▶ [Exercise passage]:
__________
Allow allocation to be a split and different from loop. #3479

wujingyue · 2024-11-26T18:43:15Z

This is a spin-off from #3458 (comment).

For a multi-GPU fusion to take a sharded input tensor, the allocation domain has to be a split of logical. For example,

logical: iM, iN
allocation: iDIDx{D}, iM/D, iN

The loop domain, ideally, shouldn't be set or used because a fusion/segment input comes from outside and is not generated by a loop. Below is an ideal usage, which I also committed to https://github.com/NVIDIA/Fuser/tree/bug3479.

TEST_F(AllocationDomainTest, InputAllocationIsSplit_Concrete) {
  auto fusion = std::make_unique<Fusion>();
  FusionGuard fg(fusion.get());

  TensorView* in = makeContigConcreteTensor({6});
  TensorView* out = set(in);
  fusion->addInput(in);
  fusion->addOutput(out);

  auto [outer, inner] = IterDomain::split(
      in->axis(0), IrBuilder::create<Val>(2, DataType::Index), true);
  in->setAllocationDomain({outer, inner}, true);

  FusionExecutorCache executor_cache(std::move(fusion));
  auto options = at::TensorOptions().dtype(at::kFloat).device(at::kCUDA);
  at::Tensor in_tensor = at::randn({6}, options);
  auto out_tensors = executor_cache.runFusionWithInputs({in_tensor});

  testValidate(
      executor_cache.fusion(), out_tensors, {in_tensor}, __LINE__, __FILE__);
}

This repro currently fails with the following error:

C++ exception with description " INTERNAL ASSERT FAILED at "/opt/pytorch/nvfuser/csrc/ir/utils.cpp":965, please report a bug with repro script to NVFuser at https://github.com/NVIDIA/Fuser/issues. dom0 has unreachable IDs. dom0: iS7{6}. dom1:

Code around

Fuser/csrc/transform_replay.cpp

Lines 760 to 763 in 9c9c34c

    
           auto replay_CasP = BestEffortReplay( 
        
               new_IDs, 
        
               producer->getLoopDomain(), 
        
               logical_map.mapProducerToConsumer(producer->domain(), replayed));

tries to propagate allocation from the producer to the consumer. However, the BestEffortReplay created fails to map the producer's allocation domain. As a result,

Fuser/csrc/transform_replay.cpp

Line 776 in 9c9c34c

if (auto it = p2c_map.find(id); it != p2c_map.end()) {

fails to add anything to the consumer's allocation domain, leading to an empty allocation domain that doesn't post-dominate logical.
__________
▶ [Dataset extract]:
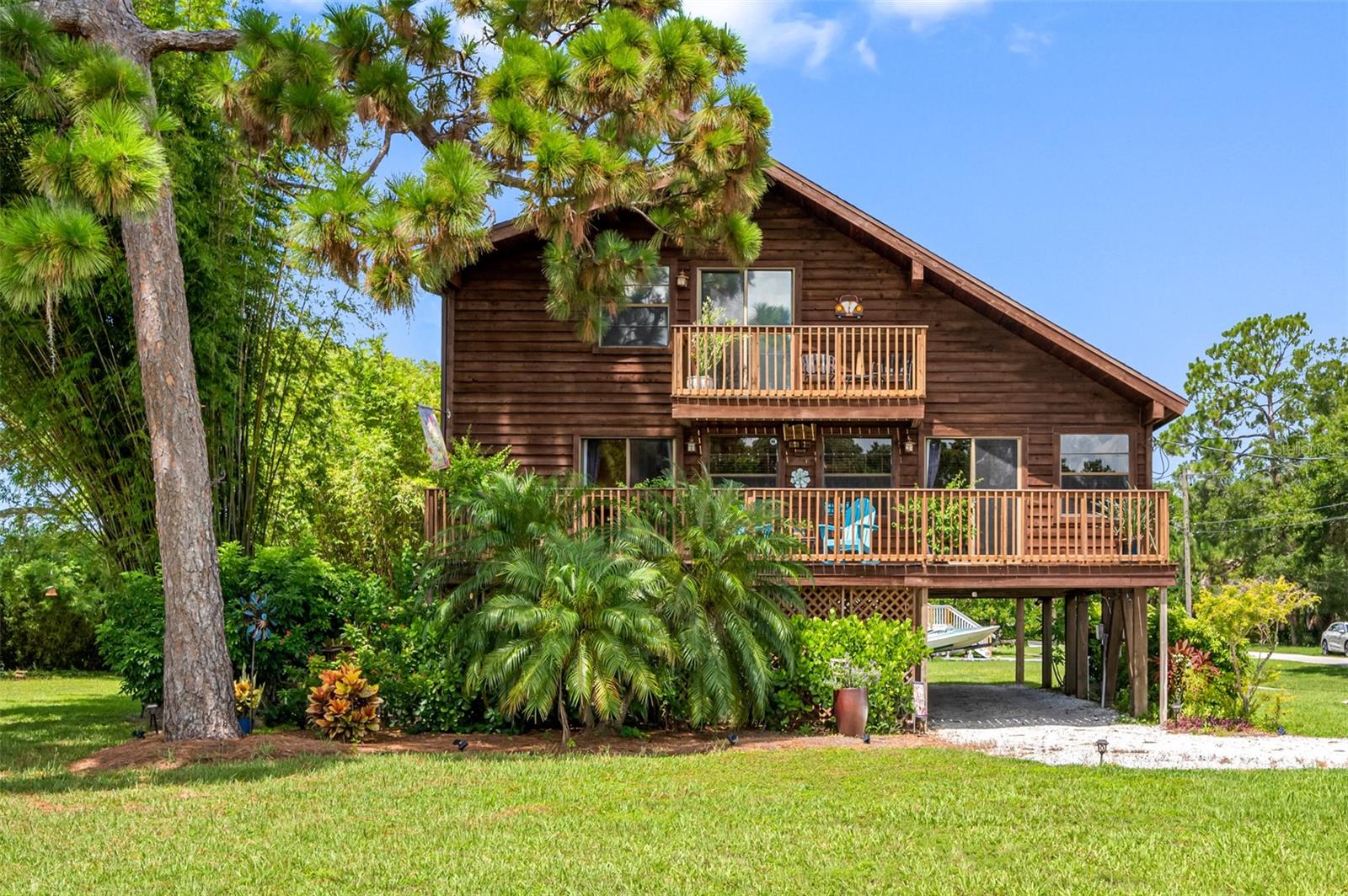 OLDSMAR REV MAP - Residential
__________
▶ [Exercise]: Can you copy the part of the nvFuser allocation issue from "This is a spin-off" to "committed to https://github.com/NVIDIA/Fuser/tree/bug3479." word for word? Nothing in the lines affects the work here.

▶ [Task response]:
This is a spin-off from #3458 (comment).

For a multi-GPU fusion to take a sharded input tensor, the allocation domain has to be a split of logical. For example,

logical: iM, iN
allocation: iDIDx{D}, iM/D, iN

The loop domain, ideally, shouldn't be set or used because a fusion/segment input comes from outside and is not generated by a loop. Below is an ideal usage, which I also committed to https://github.com/NVIDIA/Fuser/tree/bug3479.